It seems to be the picture that everyone always draws when speaking of birth-death bifurcations, but I haven't been able to find a proof, or an intuition behind this.

PS: provided that the degenerate critical point does indeed bifurcate into multiple critical points, I already know that these will be (generically) non-degenerate. So I only need the statement that:

"If the degeneracy doesn't die along the perturbation, then it will bifurcate into $N > 1$ critical points."

Any ideas, or references would be greatly appreciated :). Have a nice day!

Answer 1

Eric's answer is correct.

The $x^3$ can not be perturbed into function with one non-degenerate singularity essentially because then that point is either a global max or a global min, which does not match the behavior of $x^3$ far away from $0$ ("at infinity").

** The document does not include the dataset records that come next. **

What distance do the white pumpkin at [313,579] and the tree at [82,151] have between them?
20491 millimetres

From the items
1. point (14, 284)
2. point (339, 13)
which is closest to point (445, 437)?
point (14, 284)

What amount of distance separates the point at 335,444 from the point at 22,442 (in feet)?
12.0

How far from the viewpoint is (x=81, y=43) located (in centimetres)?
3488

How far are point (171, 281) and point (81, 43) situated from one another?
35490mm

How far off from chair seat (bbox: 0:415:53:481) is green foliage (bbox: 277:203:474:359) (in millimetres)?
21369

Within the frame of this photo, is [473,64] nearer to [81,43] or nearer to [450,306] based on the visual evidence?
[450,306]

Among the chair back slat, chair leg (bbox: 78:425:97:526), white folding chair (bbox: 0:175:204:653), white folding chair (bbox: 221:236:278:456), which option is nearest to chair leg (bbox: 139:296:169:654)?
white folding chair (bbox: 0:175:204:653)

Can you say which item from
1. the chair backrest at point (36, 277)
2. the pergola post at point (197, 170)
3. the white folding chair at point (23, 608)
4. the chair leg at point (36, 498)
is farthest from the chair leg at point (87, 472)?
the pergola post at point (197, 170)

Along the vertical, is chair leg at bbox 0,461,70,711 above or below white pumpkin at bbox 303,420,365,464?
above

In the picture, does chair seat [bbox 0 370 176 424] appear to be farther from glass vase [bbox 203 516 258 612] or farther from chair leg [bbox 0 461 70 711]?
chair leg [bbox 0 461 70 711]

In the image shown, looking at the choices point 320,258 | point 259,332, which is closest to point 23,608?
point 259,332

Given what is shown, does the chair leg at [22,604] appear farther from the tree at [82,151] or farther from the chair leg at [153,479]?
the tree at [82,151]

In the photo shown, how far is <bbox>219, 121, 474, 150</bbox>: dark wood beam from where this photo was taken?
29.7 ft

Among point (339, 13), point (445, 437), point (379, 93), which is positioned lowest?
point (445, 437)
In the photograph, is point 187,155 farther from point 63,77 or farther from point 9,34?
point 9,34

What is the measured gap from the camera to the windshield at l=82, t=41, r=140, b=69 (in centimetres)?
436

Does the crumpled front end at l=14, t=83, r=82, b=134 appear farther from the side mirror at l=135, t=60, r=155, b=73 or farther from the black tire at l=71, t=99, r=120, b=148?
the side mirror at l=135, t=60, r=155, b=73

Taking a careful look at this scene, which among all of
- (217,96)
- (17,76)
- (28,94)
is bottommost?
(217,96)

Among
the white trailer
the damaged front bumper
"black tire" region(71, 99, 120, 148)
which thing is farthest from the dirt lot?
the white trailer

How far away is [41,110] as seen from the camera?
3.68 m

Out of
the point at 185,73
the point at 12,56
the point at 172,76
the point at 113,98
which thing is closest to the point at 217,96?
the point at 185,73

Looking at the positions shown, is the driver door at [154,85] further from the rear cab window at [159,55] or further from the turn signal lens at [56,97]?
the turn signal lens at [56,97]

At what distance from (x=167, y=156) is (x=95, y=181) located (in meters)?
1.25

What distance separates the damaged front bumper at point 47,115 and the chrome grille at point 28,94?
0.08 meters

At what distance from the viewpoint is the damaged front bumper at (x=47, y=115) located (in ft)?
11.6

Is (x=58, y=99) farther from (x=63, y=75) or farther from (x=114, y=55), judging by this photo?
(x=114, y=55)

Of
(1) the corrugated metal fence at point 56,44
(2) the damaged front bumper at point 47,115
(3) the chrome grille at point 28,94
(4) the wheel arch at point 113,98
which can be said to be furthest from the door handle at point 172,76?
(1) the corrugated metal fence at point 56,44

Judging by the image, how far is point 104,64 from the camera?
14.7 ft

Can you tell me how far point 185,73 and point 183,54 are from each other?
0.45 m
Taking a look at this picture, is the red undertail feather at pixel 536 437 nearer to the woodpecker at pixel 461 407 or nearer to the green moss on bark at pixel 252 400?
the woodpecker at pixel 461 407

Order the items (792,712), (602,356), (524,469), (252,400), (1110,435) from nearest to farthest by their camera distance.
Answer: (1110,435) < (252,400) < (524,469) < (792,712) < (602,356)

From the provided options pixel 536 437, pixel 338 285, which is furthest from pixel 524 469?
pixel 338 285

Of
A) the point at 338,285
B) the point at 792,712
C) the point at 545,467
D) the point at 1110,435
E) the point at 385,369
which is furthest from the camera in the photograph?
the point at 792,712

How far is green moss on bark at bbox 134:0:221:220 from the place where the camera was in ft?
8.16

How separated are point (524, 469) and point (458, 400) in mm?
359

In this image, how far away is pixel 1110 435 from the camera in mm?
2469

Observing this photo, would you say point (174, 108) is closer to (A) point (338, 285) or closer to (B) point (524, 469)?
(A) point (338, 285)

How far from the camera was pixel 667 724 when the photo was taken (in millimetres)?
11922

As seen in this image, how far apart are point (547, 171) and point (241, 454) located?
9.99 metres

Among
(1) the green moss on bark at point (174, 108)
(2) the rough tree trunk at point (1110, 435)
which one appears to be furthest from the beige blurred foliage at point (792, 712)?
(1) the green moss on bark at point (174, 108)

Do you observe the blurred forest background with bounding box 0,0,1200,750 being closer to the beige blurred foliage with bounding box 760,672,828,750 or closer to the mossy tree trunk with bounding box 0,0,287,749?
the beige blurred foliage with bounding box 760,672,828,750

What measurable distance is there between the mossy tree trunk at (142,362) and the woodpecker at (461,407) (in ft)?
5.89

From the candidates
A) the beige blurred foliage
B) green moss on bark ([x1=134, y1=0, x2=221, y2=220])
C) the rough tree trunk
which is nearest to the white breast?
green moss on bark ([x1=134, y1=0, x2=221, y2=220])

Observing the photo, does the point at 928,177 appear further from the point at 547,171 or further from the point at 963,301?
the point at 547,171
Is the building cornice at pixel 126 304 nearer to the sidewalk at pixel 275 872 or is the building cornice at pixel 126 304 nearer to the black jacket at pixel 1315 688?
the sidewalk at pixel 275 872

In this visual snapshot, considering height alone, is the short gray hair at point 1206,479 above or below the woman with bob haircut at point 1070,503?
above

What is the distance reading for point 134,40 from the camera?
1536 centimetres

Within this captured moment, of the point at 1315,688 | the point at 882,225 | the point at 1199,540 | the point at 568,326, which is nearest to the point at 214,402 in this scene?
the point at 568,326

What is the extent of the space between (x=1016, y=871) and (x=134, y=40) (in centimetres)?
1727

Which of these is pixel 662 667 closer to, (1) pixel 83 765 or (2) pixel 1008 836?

For the function $x^4$ we don't have such an obstruction.

In general, any function whose critical points lie in a compact region can be perturbed into one with non-degenerate critical points (this is studied in Morse theory, and the resulting function is called Morse). Moreover, if the original function had isolated singularities, then one can associate each such point a Hopf index (for non-degenerate points it's $(-1)^k$, where k is the Morse index, the number of negative eigenvalues of the Hessian), and if the perturbation is through functions fixed at infinity (or more generally, transverse to the boundary of a region enclosing all singularities at all times), the Poincare–Hopf theorem says the sum of all indexes stays constant. In your case, the $x^3$ has index $0$ singularity at $0$, so we again see that it can not be perturbed into a Morse function with exactly one non-degenerate critical point (as that would have Hopf index of $\pm 1$); whereas $x^4$ has an index $1$ singularity at $0$, and can indeed be perturbed into a function with unique non-degenerate minimum (as in Eric's answer).

In general, in higher dimension, for isolated singularities the Hopf index gives some restrictions in the same vein. I believe Conley index should give some obstructions in non-isolated case.

Answer 2

Your statement is false. Consider $x^4$. The perturbation $x^4+ax^3+bx^2+c$ has a derivative which is a cubic and so can anywhere from 1 to 3 real roots in the neighborhood of $0$ for small $a,b,c$. For example, $x^4+.1x^2$ has one critical point, $x^4-.1 x^3$ has 2 (double root at 0), and $x^4-.1x^2$ has 3.

In more dimensions, you’re looking at zeroes of the determinant of a hessian, so you’re considering zeroes in the neighborhood of a zero of a real function on $\mathbb R^n$. You can get anywhere from zero critical points to infinitely many locally to the perturbation of a degenerate critical point.